The orchestral film scores are played with the flair one has come to expect from Legrand and they’re enlivened – and textures varied – through some fine solo contributions from guest stars. Hervé Meschinet explores How Do You Keep The Music Playing, cushioned by orchestral support and discreet jazz trio (guitar, bass, drums). Legrand conducts with obvious enjoyment and sympathy. Claude Egéa plays flügelhorn on the Bond theme Never Say Never Again and trumpet on Dingo Howl, one of the more recent - and less well known - scores essayed by its composer. Both soloists join Legrand, now at the piano, for Les Demoiselles de Rochefort and Meschinet has one further outing on Summer of ’42. The classical harpist Catherine Michel stars in a reading of Yentl.
Camera work is broadly conventional though sometimes a touch busy. There are some good sectional shots of the orchestra though sometimes things haven’t quite been timed properly and there’s a scrabble to find the melody instrument in the band (to be fair this happens only twice).  The notes only refer to Egéa playing the trumpet, not the flugel. And fans of such things will note his homage to Dizzy Gillespie in the vertiginously upturned bell; elsewhere he plays mute, and sounds very much à la Miles.
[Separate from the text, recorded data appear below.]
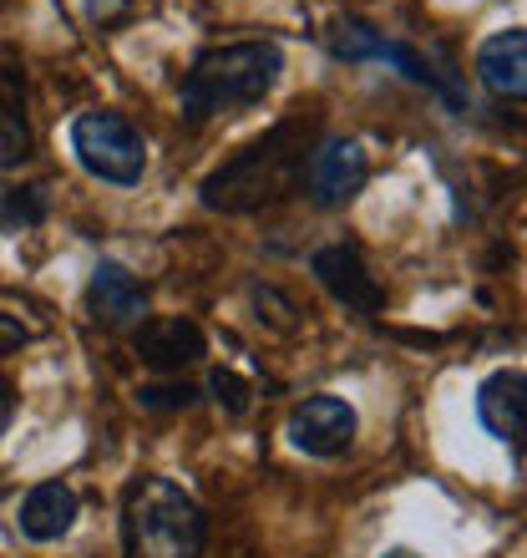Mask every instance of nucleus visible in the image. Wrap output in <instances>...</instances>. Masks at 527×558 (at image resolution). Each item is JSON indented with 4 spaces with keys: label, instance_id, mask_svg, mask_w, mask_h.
<instances>
[{
    "label": "nucleus",
    "instance_id": "1",
    "mask_svg": "<svg viewBox=\"0 0 527 558\" xmlns=\"http://www.w3.org/2000/svg\"><path fill=\"white\" fill-rule=\"evenodd\" d=\"M309 147H315V118L279 122L264 137H254L249 147H238L223 168H213L198 193L213 214H254L264 204H279L299 189Z\"/></svg>",
    "mask_w": 527,
    "mask_h": 558
},
{
    "label": "nucleus",
    "instance_id": "2",
    "mask_svg": "<svg viewBox=\"0 0 527 558\" xmlns=\"http://www.w3.org/2000/svg\"><path fill=\"white\" fill-rule=\"evenodd\" d=\"M279 72H284V51L274 41H234V46H208L193 61L188 82H183V112L177 118L188 128L254 107L274 92Z\"/></svg>",
    "mask_w": 527,
    "mask_h": 558
},
{
    "label": "nucleus",
    "instance_id": "3",
    "mask_svg": "<svg viewBox=\"0 0 527 558\" xmlns=\"http://www.w3.org/2000/svg\"><path fill=\"white\" fill-rule=\"evenodd\" d=\"M208 538L204 508L168 477L132 483L122 502V554L127 558H198Z\"/></svg>",
    "mask_w": 527,
    "mask_h": 558
},
{
    "label": "nucleus",
    "instance_id": "4",
    "mask_svg": "<svg viewBox=\"0 0 527 558\" xmlns=\"http://www.w3.org/2000/svg\"><path fill=\"white\" fill-rule=\"evenodd\" d=\"M72 153H76V162H82L91 178H102V183H118V189L143 183L147 143L122 112H82V118L72 122Z\"/></svg>",
    "mask_w": 527,
    "mask_h": 558
},
{
    "label": "nucleus",
    "instance_id": "5",
    "mask_svg": "<svg viewBox=\"0 0 527 558\" xmlns=\"http://www.w3.org/2000/svg\"><path fill=\"white\" fill-rule=\"evenodd\" d=\"M290 441L305 457H340L355 447V432H360V416L345 397H305L290 412Z\"/></svg>",
    "mask_w": 527,
    "mask_h": 558
},
{
    "label": "nucleus",
    "instance_id": "6",
    "mask_svg": "<svg viewBox=\"0 0 527 558\" xmlns=\"http://www.w3.org/2000/svg\"><path fill=\"white\" fill-rule=\"evenodd\" d=\"M309 198L320 208H340L351 204L355 193L366 189V147L355 143V137H324V143L309 147Z\"/></svg>",
    "mask_w": 527,
    "mask_h": 558
},
{
    "label": "nucleus",
    "instance_id": "7",
    "mask_svg": "<svg viewBox=\"0 0 527 558\" xmlns=\"http://www.w3.org/2000/svg\"><path fill=\"white\" fill-rule=\"evenodd\" d=\"M87 315L91 325H102V330H127L147 315V290L143 279L132 275L127 265L118 259H102V265L91 269V284H87Z\"/></svg>",
    "mask_w": 527,
    "mask_h": 558
},
{
    "label": "nucleus",
    "instance_id": "8",
    "mask_svg": "<svg viewBox=\"0 0 527 558\" xmlns=\"http://www.w3.org/2000/svg\"><path fill=\"white\" fill-rule=\"evenodd\" d=\"M309 269H315V279H320L324 290L335 294L345 310L376 315V310L385 305V290L376 284V275H370L366 259H360L351 244H330V250H320L315 259H309Z\"/></svg>",
    "mask_w": 527,
    "mask_h": 558
},
{
    "label": "nucleus",
    "instance_id": "9",
    "mask_svg": "<svg viewBox=\"0 0 527 558\" xmlns=\"http://www.w3.org/2000/svg\"><path fill=\"white\" fill-rule=\"evenodd\" d=\"M477 416L498 441L517 447L527 426V381L523 371H492L482 386H477Z\"/></svg>",
    "mask_w": 527,
    "mask_h": 558
},
{
    "label": "nucleus",
    "instance_id": "10",
    "mask_svg": "<svg viewBox=\"0 0 527 558\" xmlns=\"http://www.w3.org/2000/svg\"><path fill=\"white\" fill-rule=\"evenodd\" d=\"M204 351H208L204 330L193 320H183V315L147 320L143 330H137V355H143L152 371H183V366H193V361H204Z\"/></svg>",
    "mask_w": 527,
    "mask_h": 558
},
{
    "label": "nucleus",
    "instance_id": "11",
    "mask_svg": "<svg viewBox=\"0 0 527 558\" xmlns=\"http://www.w3.org/2000/svg\"><path fill=\"white\" fill-rule=\"evenodd\" d=\"M477 76H482L487 92L517 102L527 92V31L507 26V31H498V36H487L482 51H477Z\"/></svg>",
    "mask_w": 527,
    "mask_h": 558
},
{
    "label": "nucleus",
    "instance_id": "12",
    "mask_svg": "<svg viewBox=\"0 0 527 558\" xmlns=\"http://www.w3.org/2000/svg\"><path fill=\"white\" fill-rule=\"evenodd\" d=\"M76 513H82V502L66 483H41L30 487L26 502H21V533H26L30 544H57L66 533L76 529Z\"/></svg>",
    "mask_w": 527,
    "mask_h": 558
},
{
    "label": "nucleus",
    "instance_id": "13",
    "mask_svg": "<svg viewBox=\"0 0 527 558\" xmlns=\"http://www.w3.org/2000/svg\"><path fill=\"white\" fill-rule=\"evenodd\" d=\"M324 46H330L335 61H376L385 36L370 26V21H360V15H340V21H330V31H324Z\"/></svg>",
    "mask_w": 527,
    "mask_h": 558
},
{
    "label": "nucleus",
    "instance_id": "14",
    "mask_svg": "<svg viewBox=\"0 0 527 558\" xmlns=\"http://www.w3.org/2000/svg\"><path fill=\"white\" fill-rule=\"evenodd\" d=\"M46 219V189H0V234H21Z\"/></svg>",
    "mask_w": 527,
    "mask_h": 558
},
{
    "label": "nucleus",
    "instance_id": "15",
    "mask_svg": "<svg viewBox=\"0 0 527 558\" xmlns=\"http://www.w3.org/2000/svg\"><path fill=\"white\" fill-rule=\"evenodd\" d=\"M30 147H36V137H30V128H26V112L0 107V173H5V168H21V162L30 158Z\"/></svg>",
    "mask_w": 527,
    "mask_h": 558
},
{
    "label": "nucleus",
    "instance_id": "16",
    "mask_svg": "<svg viewBox=\"0 0 527 558\" xmlns=\"http://www.w3.org/2000/svg\"><path fill=\"white\" fill-rule=\"evenodd\" d=\"M208 391H213V397H219L234 416H238V412H249V386L238 381L234 371H213V376H208Z\"/></svg>",
    "mask_w": 527,
    "mask_h": 558
},
{
    "label": "nucleus",
    "instance_id": "17",
    "mask_svg": "<svg viewBox=\"0 0 527 558\" xmlns=\"http://www.w3.org/2000/svg\"><path fill=\"white\" fill-rule=\"evenodd\" d=\"M137 401H143V407H152V412H158V407H193V401H198V386H143V391H137Z\"/></svg>",
    "mask_w": 527,
    "mask_h": 558
},
{
    "label": "nucleus",
    "instance_id": "18",
    "mask_svg": "<svg viewBox=\"0 0 527 558\" xmlns=\"http://www.w3.org/2000/svg\"><path fill=\"white\" fill-rule=\"evenodd\" d=\"M0 107L26 112V72H21L15 61H0Z\"/></svg>",
    "mask_w": 527,
    "mask_h": 558
},
{
    "label": "nucleus",
    "instance_id": "19",
    "mask_svg": "<svg viewBox=\"0 0 527 558\" xmlns=\"http://www.w3.org/2000/svg\"><path fill=\"white\" fill-rule=\"evenodd\" d=\"M30 330L21 315H11V310H0V355H11V351H21V345H30Z\"/></svg>",
    "mask_w": 527,
    "mask_h": 558
},
{
    "label": "nucleus",
    "instance_id": "20",
    "mask_svg": "<svg viewBox=\"0 0 527 558\" xmlns=\"http://www.w3.org/2000/svg\"><path fill=\"white\" fill-rule=\"evenodd\" d=\"M11 416H15V386L0 376V437H5V426H11Z\"/></svg>",
    "mask_w": 527,
    "mask_h": 558
},
{
    "label": "nucleus",
    "instance_id": "21",
    "mask_svg": "<svg viewBox=\"0 0 527 558\" xmlns=\"http://www.w3.org/2000/svg\"><path fill=\"white\" fill-rule=\"evenodd\" d=\"M381 558H421V554H410V548H385Z\"/></svg>",
    "mask_w": 527,
    "mask_h": 558
},
{
    "label": "nucleus",
    "instance_id": "22",
    "mask_svg": "<svg viewBox=\"0 0 527 558\" xmlns=\"http://www.w3.org/2000/svg\"><path fill=\"white\" fill-rule=\"evenodd\" d=\"M0 498H5V483H0Z\"/></svg>",
    "mask_w": 527,
    "mask_h": 558
}]
</instances>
Amidst the empty orchestral chairs Legrand appears with his quartet for Part II, an apposite selection of Jazz and Chansons. His chops are undimmed by the years, his spoken intros full of Gallic drollery – his gag about “my brief career” features twice – and his command of the keyboard as impressive as ever. His trio features guitarist Peter Verbraken, bassist Bart Denolf and drummer Jean-Philippe Komac, all congenial partners. One of the most beautiful moments occurs in his tribute to the poet and lyricist Jean Dréjac whose Le Vieux Costume Legrand sings with touching simplicity. He sings a lot in the second half in his occasionally strangulated but always wise voice. As a finale he subjects Les Parapluies de Cherbourg, which he must have played half a million times, to some dramatic tempo variants adding a dramatic tango to boot.
An enjoyable concert then of a still vibrant musician, whose jazz licks are well versed in bop, and whose heart still beats to the chansons of his youth.